Igor Gavrilin

Personal information
- Full name: Igor Aleksandrovich Gavrilin
- Date of birth: 10 November 1972 (age 52)
- Place of birth: Zhukovsky, Moscow Oblast
- Height: 1.82 m (5 ft 11+1⁄2 in)
- Position(s): Forward/midfielder

Team information
- Current team: FC Saturn Ramenskoye (asst manager)

Youth career
- FC Meteor Zhukovsky

Senior career*
- Years: Team / Apps / (Gls)
- 1990: FC Znamya Truda Orekhovo-Zuyevo / 4 / (0)
- 1991: FC Moskovsky (amateur)
- 1992–1993: FC Dynamo Moscow / 8 / (1)
- 1992–1993: → FC Dynamo-d Moscow (loans) / 57 / (13)
- 1994: FC Tekhinvest-M Moskovsky / 23 / (2)
- 1994–1995: Hapoel Bat Yam F.C.
- 1995: FC Stroitel Kurovskoye
- 1996: FC Meteor Zhukovsky (amateur)
- 1997: FC Titan Reutov / 20 / (8)
- 1997–2000: FC Saturn Ramenskoye / 95 / (32)
- 2000: → FC Saturn-d Ramenskoye (loan) / 5 / (3)
- 2000–2001: FC Shinnik Yaroslavl / 48 / (16)
- 2002: FC Shatura
- 2003: FC Salyut-Energia Belgorod / 36 / (17)
- 2004: FC Khimki / 26 / (3)
- 2005–2006: FC Ryazan-Agrokomplekt Ryazan / 50 / (24)
- 2006: FC Spartak Lukhovitsy / 11 / (2)
- 2007–2008: FC Kolomna (amateur)
- 2009: FC Krasnogvardeyets Moscow (amateur)
- 2010–2012: FC Kolomna (amateur)
- 2012–2013: FC Saturn Ramenskoye (amateur)
- 2014–2015: FC Saturn-2 Ramenskoye (amateur)
- 2015: FC Olimpik Mytishchi

Managerial career
- 2016–: FC Saturn Ramenskoye (assistant)

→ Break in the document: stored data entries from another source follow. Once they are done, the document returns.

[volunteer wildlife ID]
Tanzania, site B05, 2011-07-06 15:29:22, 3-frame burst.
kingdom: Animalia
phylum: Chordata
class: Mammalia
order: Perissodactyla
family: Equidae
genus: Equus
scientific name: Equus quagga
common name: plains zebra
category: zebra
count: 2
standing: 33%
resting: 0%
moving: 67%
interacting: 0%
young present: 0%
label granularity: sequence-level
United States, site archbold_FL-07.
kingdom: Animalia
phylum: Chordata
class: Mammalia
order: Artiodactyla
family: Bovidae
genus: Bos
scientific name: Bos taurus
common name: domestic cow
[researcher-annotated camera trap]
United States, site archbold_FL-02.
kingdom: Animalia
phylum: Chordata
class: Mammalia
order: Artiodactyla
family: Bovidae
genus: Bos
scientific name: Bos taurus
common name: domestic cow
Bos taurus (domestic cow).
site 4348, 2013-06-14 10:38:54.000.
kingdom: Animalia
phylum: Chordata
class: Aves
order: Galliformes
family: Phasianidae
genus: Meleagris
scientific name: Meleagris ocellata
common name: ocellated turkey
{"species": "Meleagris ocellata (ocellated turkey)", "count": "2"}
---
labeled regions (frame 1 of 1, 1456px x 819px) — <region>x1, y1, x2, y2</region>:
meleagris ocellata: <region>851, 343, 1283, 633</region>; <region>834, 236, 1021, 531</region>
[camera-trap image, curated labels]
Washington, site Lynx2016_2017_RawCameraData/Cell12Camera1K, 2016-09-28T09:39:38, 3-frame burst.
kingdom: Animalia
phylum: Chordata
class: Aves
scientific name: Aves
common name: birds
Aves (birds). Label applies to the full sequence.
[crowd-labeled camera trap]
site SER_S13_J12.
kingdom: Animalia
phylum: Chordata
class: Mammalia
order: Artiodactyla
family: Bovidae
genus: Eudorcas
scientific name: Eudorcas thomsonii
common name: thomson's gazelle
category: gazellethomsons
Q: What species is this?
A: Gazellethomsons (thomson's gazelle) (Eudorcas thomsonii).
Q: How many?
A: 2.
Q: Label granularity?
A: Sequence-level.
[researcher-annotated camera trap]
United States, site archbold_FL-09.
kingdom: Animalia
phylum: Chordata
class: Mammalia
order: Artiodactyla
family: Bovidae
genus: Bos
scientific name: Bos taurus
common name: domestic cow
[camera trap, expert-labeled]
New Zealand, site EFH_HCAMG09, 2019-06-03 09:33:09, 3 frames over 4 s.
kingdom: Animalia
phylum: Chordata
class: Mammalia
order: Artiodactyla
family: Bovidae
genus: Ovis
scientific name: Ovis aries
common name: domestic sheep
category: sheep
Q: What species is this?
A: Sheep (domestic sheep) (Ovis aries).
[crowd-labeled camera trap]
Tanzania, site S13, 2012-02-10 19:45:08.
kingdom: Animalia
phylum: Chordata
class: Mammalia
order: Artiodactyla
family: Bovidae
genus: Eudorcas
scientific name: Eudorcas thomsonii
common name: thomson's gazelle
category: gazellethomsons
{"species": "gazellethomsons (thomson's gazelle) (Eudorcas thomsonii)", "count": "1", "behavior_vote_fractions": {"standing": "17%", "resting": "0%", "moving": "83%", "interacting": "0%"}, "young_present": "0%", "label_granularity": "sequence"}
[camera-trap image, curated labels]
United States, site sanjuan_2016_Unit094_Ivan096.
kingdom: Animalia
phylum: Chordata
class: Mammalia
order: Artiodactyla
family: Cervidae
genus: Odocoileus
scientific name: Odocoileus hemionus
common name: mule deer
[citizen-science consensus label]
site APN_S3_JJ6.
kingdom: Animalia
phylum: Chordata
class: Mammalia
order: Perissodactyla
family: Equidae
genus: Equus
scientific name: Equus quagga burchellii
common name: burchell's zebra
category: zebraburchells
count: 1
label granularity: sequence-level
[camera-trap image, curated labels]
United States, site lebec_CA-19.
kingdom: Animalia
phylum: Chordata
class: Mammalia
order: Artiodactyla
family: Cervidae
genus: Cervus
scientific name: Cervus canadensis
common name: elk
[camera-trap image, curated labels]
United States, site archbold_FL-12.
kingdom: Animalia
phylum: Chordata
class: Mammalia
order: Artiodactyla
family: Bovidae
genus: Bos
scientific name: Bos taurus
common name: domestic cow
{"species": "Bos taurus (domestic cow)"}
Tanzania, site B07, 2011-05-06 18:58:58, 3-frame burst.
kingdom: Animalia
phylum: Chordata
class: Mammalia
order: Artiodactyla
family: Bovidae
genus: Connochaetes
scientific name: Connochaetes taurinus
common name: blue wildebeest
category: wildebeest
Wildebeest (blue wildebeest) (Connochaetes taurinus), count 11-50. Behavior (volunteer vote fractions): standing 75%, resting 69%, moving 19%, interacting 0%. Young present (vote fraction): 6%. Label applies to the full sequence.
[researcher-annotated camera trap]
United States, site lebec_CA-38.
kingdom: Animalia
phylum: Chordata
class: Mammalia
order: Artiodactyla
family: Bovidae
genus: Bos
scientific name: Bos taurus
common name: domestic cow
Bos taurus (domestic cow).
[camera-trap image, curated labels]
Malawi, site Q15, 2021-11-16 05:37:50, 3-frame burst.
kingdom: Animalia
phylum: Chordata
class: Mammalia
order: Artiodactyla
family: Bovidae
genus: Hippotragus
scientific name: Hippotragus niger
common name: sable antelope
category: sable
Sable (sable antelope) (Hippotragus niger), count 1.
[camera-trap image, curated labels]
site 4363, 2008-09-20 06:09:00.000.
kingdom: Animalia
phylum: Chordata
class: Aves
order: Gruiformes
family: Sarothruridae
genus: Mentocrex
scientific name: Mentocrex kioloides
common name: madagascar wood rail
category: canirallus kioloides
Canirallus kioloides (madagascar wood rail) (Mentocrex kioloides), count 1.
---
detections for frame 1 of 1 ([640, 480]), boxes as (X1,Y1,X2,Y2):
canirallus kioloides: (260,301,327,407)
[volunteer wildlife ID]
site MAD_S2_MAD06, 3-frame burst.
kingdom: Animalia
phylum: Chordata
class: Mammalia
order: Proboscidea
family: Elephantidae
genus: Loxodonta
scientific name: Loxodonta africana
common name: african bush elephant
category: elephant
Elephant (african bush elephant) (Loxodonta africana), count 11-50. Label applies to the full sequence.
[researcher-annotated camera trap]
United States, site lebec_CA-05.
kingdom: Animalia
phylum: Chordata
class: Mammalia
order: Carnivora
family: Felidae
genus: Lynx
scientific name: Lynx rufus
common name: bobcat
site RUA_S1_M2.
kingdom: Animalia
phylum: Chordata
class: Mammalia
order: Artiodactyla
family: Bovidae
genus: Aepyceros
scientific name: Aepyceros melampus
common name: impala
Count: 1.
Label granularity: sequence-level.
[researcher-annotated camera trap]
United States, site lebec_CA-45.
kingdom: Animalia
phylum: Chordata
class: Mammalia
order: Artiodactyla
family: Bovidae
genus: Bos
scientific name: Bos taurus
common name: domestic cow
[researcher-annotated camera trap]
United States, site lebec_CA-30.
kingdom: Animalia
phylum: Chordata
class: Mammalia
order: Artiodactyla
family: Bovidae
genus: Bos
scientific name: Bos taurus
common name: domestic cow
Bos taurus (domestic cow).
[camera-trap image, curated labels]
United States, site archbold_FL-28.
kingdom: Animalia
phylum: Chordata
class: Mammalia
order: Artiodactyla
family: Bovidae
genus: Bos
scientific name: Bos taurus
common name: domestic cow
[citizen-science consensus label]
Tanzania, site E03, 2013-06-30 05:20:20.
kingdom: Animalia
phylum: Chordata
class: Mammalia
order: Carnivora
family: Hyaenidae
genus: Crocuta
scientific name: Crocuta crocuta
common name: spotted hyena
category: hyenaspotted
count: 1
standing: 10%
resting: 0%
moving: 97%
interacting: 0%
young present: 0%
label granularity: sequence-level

= Igor Gavrilin (footballer) =

Russian footballer

Igor Aleksandrovich Gavrilin (Игорь Александрович Гаврилин; born 10 November 1972) is a Russian professional football coach and a former player. He is an assistant manager for FC Saturn Ramenskoye.

==Honours==
- Russian Premier League bronze: 1992, 1993.
- Russian Cup finalist: 2005 (played in the early stages of the 2004/05 tournament for FC Khimki).